**What the task asks**
In the records below, find the line with "[camera trap, volunteer-labeled]" and the line with "scientific name: Phacochoerus africanus"; return exactly those lines and every line between them.

Listed entries below:

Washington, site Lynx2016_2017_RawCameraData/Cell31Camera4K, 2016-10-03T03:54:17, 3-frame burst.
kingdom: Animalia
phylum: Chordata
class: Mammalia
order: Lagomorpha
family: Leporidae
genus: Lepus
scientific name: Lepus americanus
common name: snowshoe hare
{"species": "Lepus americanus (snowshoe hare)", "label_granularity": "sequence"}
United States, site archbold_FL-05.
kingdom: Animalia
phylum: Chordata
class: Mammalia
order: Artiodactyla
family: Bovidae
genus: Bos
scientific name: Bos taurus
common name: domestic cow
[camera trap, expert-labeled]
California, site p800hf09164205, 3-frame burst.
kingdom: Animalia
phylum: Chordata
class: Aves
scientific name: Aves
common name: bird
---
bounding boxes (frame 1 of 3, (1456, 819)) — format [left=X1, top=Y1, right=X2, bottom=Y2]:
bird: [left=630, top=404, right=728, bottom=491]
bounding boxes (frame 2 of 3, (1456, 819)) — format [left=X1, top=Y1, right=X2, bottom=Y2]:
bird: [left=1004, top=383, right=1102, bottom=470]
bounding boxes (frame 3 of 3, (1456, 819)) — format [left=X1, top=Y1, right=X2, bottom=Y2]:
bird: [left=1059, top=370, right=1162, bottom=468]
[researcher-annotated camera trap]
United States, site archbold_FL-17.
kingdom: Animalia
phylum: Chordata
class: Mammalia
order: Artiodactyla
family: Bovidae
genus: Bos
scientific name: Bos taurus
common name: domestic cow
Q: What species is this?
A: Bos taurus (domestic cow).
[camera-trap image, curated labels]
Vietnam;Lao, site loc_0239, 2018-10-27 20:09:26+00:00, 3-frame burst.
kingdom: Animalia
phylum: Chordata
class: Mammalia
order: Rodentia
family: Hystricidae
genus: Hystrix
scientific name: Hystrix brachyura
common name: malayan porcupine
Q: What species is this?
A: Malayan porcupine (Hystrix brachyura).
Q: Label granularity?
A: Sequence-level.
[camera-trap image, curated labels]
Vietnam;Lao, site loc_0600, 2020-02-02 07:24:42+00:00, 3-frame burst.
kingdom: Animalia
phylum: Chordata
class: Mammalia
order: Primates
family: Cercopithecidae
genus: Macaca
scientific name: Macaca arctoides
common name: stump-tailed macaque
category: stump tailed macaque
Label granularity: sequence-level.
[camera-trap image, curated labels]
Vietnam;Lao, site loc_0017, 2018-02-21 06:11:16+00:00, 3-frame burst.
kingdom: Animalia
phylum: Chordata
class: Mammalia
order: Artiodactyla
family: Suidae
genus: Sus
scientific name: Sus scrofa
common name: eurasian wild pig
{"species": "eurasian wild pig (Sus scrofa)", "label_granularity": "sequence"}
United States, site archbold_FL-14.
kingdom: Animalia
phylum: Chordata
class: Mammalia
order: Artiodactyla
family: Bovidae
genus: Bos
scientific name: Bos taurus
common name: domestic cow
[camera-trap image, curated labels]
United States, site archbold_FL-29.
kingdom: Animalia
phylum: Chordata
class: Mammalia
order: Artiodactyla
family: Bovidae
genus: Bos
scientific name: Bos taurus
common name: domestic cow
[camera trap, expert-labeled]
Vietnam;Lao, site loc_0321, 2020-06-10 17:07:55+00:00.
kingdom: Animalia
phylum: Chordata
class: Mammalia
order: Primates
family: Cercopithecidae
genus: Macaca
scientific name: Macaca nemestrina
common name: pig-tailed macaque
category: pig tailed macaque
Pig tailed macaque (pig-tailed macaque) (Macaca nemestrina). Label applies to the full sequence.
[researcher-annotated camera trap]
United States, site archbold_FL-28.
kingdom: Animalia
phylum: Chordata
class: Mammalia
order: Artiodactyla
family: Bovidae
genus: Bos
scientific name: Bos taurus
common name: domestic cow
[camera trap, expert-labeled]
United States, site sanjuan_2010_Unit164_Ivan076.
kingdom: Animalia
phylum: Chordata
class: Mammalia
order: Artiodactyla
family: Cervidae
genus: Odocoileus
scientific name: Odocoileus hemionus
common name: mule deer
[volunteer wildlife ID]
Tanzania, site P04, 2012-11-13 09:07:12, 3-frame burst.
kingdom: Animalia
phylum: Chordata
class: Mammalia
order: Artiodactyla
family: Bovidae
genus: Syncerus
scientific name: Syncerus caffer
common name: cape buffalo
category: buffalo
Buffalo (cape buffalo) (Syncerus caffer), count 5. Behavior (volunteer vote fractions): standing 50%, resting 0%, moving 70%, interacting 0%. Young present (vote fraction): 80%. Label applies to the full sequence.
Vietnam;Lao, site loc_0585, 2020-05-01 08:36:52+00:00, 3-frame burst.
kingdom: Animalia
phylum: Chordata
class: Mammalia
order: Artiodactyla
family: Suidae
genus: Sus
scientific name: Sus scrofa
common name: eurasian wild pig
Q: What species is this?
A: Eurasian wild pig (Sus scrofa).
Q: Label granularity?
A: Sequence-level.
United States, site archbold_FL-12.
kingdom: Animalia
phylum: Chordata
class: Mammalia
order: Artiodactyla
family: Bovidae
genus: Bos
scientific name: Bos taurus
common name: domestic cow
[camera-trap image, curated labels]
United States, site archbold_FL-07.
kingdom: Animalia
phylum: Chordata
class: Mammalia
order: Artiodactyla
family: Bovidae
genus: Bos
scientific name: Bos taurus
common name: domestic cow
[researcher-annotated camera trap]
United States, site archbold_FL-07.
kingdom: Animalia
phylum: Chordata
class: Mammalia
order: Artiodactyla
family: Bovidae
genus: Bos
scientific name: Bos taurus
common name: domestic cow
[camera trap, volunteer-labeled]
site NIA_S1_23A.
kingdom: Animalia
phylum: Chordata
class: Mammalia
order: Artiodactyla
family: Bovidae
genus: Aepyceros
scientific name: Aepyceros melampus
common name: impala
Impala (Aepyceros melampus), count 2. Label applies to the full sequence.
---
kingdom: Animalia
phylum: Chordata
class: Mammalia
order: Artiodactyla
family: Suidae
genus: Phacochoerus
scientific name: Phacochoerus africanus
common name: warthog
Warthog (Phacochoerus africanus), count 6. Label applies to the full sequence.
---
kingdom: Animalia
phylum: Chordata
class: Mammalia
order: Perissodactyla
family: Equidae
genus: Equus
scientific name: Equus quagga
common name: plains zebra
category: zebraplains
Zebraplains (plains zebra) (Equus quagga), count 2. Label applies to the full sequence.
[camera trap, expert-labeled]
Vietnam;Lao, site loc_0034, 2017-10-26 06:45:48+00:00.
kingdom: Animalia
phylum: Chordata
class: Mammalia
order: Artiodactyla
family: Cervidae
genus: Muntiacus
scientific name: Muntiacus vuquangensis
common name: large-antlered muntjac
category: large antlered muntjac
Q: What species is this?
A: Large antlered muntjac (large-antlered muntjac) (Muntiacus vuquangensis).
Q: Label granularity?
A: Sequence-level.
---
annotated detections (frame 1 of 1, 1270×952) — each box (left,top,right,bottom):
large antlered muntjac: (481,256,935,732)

End of Listed entries.

**Finished exercise**
[camera trap, volunteer-labeled]
site NIA_S1_23A.
kingdom: Animalia
phylum: Chordata
class: Mammalia
order: Artiodactyla
family: Bovidae
genus: Aepyceros
scientific name: Aepyceros melampus
common name: impala
Impala (Aepyceros melampus), count 2. Label applies to the full sequence.
---
kingdom: Animalia
phylum: Chordata
class: Mammalia
order: Artiodactyla
family: Suidae
genus: Phacochoerus
scientific name: Phacochoerus africanus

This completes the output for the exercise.